EINTRÄGE ZUR AUFGABE

-----

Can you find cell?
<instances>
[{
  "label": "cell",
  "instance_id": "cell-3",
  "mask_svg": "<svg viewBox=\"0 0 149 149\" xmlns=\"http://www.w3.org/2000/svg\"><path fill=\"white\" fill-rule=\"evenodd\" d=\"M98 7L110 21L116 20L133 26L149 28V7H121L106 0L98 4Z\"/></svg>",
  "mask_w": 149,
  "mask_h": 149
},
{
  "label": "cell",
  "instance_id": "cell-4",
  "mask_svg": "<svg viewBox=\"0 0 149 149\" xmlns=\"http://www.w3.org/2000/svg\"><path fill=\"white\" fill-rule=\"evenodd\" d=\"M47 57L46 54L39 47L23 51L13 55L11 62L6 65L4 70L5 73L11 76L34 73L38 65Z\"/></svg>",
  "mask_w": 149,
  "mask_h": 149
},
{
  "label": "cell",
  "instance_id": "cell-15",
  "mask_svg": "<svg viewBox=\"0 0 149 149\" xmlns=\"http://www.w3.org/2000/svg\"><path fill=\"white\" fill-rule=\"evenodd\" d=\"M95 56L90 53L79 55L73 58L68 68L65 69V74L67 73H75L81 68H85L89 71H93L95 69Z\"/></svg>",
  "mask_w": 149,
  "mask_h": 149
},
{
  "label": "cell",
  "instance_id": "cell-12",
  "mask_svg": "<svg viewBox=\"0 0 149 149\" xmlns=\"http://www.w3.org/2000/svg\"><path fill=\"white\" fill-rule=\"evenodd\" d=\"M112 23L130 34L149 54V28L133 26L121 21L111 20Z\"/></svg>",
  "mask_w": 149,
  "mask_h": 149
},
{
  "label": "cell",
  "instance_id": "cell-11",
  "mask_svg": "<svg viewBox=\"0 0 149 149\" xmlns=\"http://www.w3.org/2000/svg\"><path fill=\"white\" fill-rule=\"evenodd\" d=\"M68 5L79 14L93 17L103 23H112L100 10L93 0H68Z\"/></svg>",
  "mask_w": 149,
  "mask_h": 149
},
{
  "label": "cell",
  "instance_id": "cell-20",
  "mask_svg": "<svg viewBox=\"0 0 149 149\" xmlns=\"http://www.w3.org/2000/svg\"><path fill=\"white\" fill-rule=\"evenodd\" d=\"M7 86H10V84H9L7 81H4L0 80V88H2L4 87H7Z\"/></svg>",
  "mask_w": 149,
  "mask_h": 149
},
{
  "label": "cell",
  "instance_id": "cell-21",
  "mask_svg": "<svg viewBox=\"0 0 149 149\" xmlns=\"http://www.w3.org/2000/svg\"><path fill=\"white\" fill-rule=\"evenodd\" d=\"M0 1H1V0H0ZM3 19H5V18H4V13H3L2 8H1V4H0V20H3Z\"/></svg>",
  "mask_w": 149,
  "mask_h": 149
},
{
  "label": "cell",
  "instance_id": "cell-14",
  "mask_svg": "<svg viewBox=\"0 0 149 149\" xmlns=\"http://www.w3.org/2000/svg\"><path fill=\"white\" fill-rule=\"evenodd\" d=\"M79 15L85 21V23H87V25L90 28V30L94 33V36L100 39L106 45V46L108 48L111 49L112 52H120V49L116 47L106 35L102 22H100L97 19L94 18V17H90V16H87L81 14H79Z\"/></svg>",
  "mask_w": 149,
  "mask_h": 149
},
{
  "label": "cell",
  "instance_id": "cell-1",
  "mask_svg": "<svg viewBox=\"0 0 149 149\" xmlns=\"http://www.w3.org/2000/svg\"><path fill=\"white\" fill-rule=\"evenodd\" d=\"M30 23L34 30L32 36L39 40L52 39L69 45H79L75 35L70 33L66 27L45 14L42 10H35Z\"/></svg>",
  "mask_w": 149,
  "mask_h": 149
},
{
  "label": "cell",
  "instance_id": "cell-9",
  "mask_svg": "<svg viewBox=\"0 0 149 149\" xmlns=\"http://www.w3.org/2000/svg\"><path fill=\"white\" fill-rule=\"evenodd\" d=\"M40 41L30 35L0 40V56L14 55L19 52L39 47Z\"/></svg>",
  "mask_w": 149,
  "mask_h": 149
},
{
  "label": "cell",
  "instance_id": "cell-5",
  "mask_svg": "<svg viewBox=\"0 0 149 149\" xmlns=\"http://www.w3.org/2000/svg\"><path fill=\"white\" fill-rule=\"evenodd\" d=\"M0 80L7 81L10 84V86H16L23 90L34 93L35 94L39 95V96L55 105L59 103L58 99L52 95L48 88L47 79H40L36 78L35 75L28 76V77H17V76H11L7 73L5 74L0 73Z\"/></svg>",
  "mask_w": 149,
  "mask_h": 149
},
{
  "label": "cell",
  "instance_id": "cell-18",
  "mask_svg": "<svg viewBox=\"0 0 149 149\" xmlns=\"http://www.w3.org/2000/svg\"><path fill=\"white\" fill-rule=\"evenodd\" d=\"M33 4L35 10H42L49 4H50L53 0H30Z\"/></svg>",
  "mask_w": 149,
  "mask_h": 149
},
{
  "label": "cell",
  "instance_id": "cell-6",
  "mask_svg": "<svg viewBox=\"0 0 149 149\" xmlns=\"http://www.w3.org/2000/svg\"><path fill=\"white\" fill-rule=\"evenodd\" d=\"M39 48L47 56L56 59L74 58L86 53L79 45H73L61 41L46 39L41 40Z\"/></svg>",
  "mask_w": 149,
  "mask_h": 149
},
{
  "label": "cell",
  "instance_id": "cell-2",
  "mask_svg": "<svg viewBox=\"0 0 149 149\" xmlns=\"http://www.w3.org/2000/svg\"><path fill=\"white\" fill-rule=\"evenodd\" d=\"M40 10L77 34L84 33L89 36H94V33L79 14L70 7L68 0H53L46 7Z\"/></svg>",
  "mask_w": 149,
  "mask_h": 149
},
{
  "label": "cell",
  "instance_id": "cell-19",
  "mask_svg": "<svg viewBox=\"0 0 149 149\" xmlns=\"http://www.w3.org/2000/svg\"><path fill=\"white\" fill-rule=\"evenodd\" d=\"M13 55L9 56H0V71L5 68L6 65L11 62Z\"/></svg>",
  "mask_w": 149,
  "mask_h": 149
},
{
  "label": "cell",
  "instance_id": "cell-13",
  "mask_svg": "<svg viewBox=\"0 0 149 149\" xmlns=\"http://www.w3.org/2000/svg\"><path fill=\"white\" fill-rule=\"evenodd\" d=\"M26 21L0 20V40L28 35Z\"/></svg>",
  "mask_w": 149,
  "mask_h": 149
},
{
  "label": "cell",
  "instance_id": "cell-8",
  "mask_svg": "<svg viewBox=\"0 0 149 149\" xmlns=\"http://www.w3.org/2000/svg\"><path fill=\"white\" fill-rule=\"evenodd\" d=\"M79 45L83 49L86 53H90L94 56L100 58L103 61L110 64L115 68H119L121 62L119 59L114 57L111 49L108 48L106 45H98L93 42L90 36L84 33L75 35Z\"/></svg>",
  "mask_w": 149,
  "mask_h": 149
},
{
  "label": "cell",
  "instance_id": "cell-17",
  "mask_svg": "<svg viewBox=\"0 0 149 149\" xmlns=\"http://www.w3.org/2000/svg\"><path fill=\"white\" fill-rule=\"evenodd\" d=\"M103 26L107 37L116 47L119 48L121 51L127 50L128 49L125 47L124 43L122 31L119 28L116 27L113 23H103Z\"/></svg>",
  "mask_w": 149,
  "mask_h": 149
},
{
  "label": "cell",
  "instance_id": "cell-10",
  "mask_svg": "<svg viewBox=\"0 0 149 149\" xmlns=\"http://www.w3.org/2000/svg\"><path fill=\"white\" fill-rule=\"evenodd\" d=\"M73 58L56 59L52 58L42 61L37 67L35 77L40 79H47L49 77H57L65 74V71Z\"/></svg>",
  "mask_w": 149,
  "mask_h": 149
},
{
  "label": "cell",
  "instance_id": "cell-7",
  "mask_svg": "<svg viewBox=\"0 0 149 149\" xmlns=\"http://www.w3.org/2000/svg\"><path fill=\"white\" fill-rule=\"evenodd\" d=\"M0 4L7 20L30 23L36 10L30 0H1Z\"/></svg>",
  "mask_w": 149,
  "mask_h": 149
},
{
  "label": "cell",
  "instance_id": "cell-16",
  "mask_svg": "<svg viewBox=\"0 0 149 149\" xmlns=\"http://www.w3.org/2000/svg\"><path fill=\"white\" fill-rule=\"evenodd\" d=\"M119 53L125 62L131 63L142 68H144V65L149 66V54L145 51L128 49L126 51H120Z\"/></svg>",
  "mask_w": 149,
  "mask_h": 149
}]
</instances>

-----

SCHRIFTLICHE AUFGABE
Schreibe die Zeilen vom Anfang der Einträge bis einschließlich der Zeile mit „57L46 54L39 47L23“ als nummerierte Liste um und lass dabei Leerzeilen weg.

ANTWORT ZUR AUFGABE
1. Can you find cell?
2. <instances>
3. [{
4.   "label": "cell",
5.   "instance_id": "cell-3",
6.   "mask_svg": "<svg viewBox=\"0 0 149 149\" xmlns=\"http://www.w3.org/2000/svg\"><path fill=\"white\" fill-rule=\"evenodd\" d=\"M98 7L110 21L116 20L133 26L149 28V7H121L106 0L98 4Z\"/></svg>",
7.   "mask_w": 149,
8.   "mask_h": 149
9. },
10. {
11.   "label": "cell",
12.   "instance_id": "cell-4",
13.   "mask_svg": "<svg viewBox=\"0 0 149 149\" xmlns=\"http://www.w3.org/2000/svg\"><path fill=\"white\" fill-rule=\"evenodd\" d=\"M47 57L46 54L39 47L23 51L13 55L11 62L6 65L4 70L5 73L11 76L34 73L38 65Z\"/></svg>",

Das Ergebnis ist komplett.